Salah satu pendekatan yang mendapat perhatian adalah penggunaan biopestisida dan pelepasan musuh alami untuk mengendalikan hama secara alami, sehingga dapat mengurangi penggunaan bahan kimia.
"Selain itu, pemasangan perangkap hama dan pengumpulan serta pemusnahan bagian tanaman yang terinfeksi juga dilakukan secara serentak di seluruh wilayah target," katanya.
Menurut dia, keberhasilan gerakan ini tidak lepas dari peran serta para petani dan dukungan dari berbagai pihak, yang ikut serta dalam penyuluhan dan pelatihan.
Kegiatan ini diharapkan dapat menjadi model bagi pengendalian OPT di wilayah lain dan berkelanjutan di tahun-tahun mendatang.
"DKP Gunungkidul berencana untuk melanjutkan program ini dengan meningkatkan kapasitas petani melalui penyuluhan berkelanjutan dan dukungan sarana prasarana, guna memastikan tanaman mete di Gunungkidul tetap produktif dan berkualitas tinggi," katanya.

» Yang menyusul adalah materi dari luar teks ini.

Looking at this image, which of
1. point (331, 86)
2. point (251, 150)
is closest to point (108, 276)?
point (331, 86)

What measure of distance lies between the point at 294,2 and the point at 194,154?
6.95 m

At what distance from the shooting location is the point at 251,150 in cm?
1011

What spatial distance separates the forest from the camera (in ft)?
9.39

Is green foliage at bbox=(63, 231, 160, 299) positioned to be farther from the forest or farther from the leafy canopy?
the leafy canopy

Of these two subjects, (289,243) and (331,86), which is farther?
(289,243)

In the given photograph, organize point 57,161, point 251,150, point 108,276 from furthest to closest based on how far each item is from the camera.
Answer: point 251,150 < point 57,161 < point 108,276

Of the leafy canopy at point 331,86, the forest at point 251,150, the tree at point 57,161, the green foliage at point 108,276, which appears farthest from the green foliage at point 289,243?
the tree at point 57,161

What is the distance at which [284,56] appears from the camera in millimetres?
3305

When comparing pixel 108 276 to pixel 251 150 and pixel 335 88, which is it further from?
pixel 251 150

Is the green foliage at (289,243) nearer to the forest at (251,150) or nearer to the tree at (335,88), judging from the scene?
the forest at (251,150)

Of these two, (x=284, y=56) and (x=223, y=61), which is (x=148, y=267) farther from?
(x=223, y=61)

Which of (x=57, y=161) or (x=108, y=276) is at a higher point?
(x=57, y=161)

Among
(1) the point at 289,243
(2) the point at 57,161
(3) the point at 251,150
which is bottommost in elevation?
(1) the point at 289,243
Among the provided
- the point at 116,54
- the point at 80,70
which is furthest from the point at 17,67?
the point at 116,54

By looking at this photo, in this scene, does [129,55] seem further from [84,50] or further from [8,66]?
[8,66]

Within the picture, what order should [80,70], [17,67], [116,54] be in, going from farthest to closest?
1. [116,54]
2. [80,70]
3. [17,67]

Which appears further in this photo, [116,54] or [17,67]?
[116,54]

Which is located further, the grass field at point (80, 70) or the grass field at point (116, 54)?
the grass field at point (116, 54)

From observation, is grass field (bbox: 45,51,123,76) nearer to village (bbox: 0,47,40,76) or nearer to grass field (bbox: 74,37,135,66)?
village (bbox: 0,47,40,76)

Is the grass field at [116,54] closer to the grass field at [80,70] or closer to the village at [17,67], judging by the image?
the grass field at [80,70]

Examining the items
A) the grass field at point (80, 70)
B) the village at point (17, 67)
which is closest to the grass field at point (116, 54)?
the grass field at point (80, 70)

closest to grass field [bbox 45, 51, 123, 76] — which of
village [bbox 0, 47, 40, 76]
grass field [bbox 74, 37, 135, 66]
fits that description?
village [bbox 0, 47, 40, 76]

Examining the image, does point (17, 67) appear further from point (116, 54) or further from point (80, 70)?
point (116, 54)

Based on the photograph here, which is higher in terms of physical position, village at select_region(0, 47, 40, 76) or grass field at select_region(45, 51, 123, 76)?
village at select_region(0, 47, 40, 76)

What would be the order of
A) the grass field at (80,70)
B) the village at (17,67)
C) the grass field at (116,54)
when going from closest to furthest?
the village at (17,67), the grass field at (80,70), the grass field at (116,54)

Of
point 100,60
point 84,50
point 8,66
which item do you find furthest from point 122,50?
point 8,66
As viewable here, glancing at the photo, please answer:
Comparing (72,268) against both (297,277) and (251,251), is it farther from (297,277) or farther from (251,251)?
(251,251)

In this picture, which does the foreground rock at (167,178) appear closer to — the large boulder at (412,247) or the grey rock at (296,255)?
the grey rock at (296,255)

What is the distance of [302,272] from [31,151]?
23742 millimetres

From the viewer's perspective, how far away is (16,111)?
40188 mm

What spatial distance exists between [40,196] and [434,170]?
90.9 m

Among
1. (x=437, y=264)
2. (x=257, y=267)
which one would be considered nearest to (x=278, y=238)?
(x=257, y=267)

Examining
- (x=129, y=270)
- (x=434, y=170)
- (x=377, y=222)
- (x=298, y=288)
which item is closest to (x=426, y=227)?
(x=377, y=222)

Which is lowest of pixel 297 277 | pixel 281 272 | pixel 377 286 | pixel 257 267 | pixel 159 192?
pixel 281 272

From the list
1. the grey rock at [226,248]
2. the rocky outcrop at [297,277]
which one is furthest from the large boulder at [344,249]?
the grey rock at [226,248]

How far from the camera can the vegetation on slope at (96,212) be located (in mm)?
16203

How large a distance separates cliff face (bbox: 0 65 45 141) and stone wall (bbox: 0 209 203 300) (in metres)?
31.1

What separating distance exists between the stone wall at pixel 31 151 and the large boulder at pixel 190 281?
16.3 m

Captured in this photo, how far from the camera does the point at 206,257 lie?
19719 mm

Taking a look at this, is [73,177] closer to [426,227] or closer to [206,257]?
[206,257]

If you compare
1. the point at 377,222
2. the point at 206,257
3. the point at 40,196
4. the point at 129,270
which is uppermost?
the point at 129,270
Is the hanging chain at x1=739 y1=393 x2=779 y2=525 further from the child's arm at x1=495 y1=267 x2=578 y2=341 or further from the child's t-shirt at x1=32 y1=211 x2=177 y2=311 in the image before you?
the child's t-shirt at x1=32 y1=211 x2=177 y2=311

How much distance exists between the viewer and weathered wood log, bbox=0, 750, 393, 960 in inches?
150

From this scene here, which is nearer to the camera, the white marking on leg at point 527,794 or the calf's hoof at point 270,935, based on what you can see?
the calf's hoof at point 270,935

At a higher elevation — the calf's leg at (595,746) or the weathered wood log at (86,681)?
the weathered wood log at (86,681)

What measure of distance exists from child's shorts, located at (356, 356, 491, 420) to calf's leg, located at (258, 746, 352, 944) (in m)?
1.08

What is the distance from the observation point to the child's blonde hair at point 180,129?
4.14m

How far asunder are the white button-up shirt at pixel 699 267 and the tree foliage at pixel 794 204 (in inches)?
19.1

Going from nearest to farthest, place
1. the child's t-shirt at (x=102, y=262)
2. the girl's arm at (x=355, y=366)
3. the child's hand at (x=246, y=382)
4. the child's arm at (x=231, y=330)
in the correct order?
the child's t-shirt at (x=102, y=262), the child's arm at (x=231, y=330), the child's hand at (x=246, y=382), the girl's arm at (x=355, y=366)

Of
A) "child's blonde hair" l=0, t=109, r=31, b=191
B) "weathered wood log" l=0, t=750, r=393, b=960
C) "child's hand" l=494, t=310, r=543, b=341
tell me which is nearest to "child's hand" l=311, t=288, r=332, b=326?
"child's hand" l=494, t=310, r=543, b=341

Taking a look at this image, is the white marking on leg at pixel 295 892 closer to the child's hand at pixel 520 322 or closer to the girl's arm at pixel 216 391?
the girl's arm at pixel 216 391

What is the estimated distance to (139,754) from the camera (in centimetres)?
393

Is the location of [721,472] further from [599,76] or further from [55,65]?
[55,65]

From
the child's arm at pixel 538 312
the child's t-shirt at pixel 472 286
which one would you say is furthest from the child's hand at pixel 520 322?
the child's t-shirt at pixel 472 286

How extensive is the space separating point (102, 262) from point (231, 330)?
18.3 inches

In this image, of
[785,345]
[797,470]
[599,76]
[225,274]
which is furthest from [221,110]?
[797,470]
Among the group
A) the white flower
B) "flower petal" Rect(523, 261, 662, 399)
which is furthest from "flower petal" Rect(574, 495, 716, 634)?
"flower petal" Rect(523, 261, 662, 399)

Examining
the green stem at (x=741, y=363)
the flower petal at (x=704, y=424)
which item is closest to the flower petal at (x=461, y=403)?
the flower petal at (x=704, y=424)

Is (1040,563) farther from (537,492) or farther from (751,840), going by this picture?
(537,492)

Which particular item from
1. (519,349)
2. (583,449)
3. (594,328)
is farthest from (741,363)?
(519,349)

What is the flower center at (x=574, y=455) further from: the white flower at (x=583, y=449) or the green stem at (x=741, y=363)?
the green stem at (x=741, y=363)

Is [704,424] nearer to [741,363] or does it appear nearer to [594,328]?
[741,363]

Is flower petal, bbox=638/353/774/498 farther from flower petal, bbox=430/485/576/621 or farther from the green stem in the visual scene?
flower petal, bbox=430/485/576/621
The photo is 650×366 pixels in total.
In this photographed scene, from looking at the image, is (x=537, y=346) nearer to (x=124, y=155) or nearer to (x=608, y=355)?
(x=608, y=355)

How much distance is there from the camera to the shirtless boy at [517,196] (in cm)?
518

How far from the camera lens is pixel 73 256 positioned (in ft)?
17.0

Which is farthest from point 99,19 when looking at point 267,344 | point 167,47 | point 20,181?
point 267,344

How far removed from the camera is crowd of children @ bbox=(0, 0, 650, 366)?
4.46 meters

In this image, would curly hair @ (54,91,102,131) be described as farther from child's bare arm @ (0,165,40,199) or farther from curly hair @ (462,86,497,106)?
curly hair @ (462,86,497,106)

Sementara itu, Ketua Kelompok Tani Binangun Eli Setiawan mengatakan dalam dua bulan terakhir, populasi hama penggerek bunga dan penyakit antraknosa dilaporkan menurun drastis, hingga mencapai 60 persen dari kondisi sebelumnya.
"Gerakan ini sangat membantu kami, para petani mete, dalam mengurangi kerugian akibat hama. Kami juga diajarkan cara-cara pengendalian yang ramah lingkungan, sehingga kami bisa melindungi tanaman kami tanpa merusak lingkungan sekitar," katanya.